A better way to overwrite a default namespace is by using prefixes.
<tt xmlns="http://www.w3.org/ns/ttml" xml:lang="en"
xmlns:ebuttm="urn:ebu:tt:metadata">
<head>
<metadata>
<ebuttm:documentPublisher>MDN</ebuttm:documentPublisher>
</metadata>
</head>
<body>
<div>
<p>Hello world</p>
</div>
</body>
</tt>
We explain in the following section how XML namespace prefixes work.
Namespaced attributes
We've looked at elements, but how can we specify the namespace of IMSC attributes, and without being too verbose? Contrary to XML elements there is no default namespace for attributes.
In addition, IMSC attributes are contained in more than one namespace. Let's explain further — in IMSC there are different categories of attributes, styling attributes for example. The different categories have different namespaces. For example, all styling attributes have the namespace http://www.w3.org/ns/ttml#styling
.
As for XML elements, it would be too verbose to always write the complete namespace for each attribute, e.g. color_http://www.w3.org/ns/ttml#styling="yellow"
.
Luckily XML has the concept of prefixes. A prefix can be thought of as a "shortcut" for a namespace. For example, we can define an attribute namespace on the root element:
<tt xmlns="http://www.w3.org/ns/ttml" xml:lang="en"

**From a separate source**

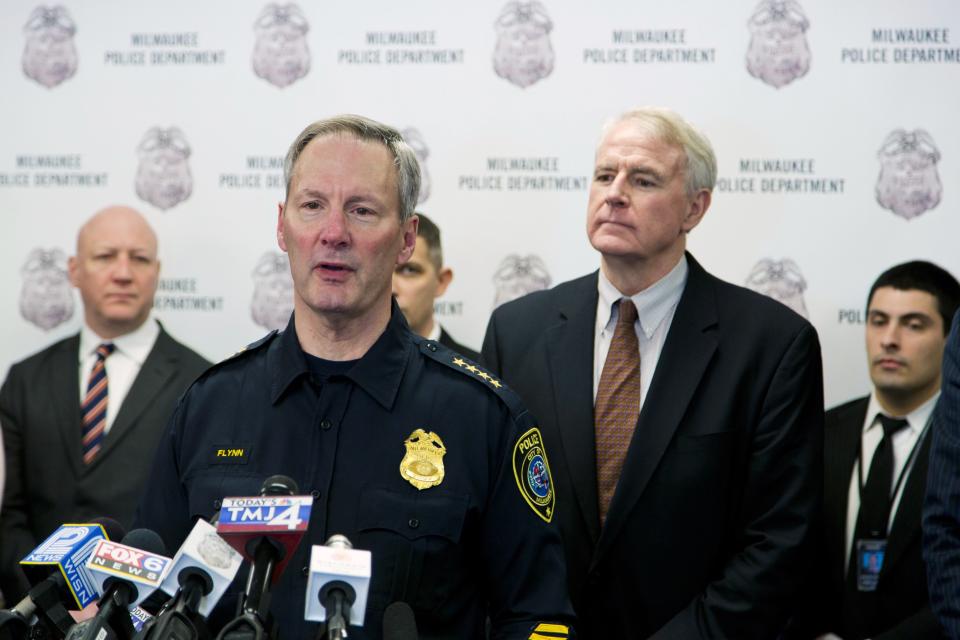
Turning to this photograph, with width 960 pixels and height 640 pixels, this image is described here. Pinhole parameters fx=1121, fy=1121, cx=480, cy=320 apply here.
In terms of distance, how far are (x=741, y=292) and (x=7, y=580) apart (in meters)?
2.74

xmlns:tts="http://www.w3.org/ns/ttml#styling"/>
By defining xmlns:tts="http://www.w3.org/ns/ttml#styling
on the <tt>
element you "bind" the prefix tts
to the styling namespace. Subsequently, whenever you prefix an attribute (or element) with tts
(plus a colon) it is given the namespace http://www.w3.org/ns/ttml#styling
. This way you can write the prefix throughout your document, not the whole namespace each time.
<tt xmlns="http://www.w3.org/ns/ttml" xml:lang="en"
xmlns:tts="http://www.w3.org/ns/ttml#styling" >
<body>
<div>
<p tts:color="yellow" tts:fontSize="120%">
Hello world
</p>
<p tts:color="white" tts:fontSize="120%">
Hi!
</p>
</div>
</body>
</tt>
Much more readable, isn't it?
Note: The namespace/prefix match is only a document-wide agreement. Theoretically you can use another prefix than tts
to bind the styling namespace. It is completely legal to define xmlns:foo="http://www.w3.org/ns/ttml#styling"
and then write <p foo:color="yellow">
. But it makes your IMSC document much more readable if you use the official prefixes listed in namespace section of the IMSC standard.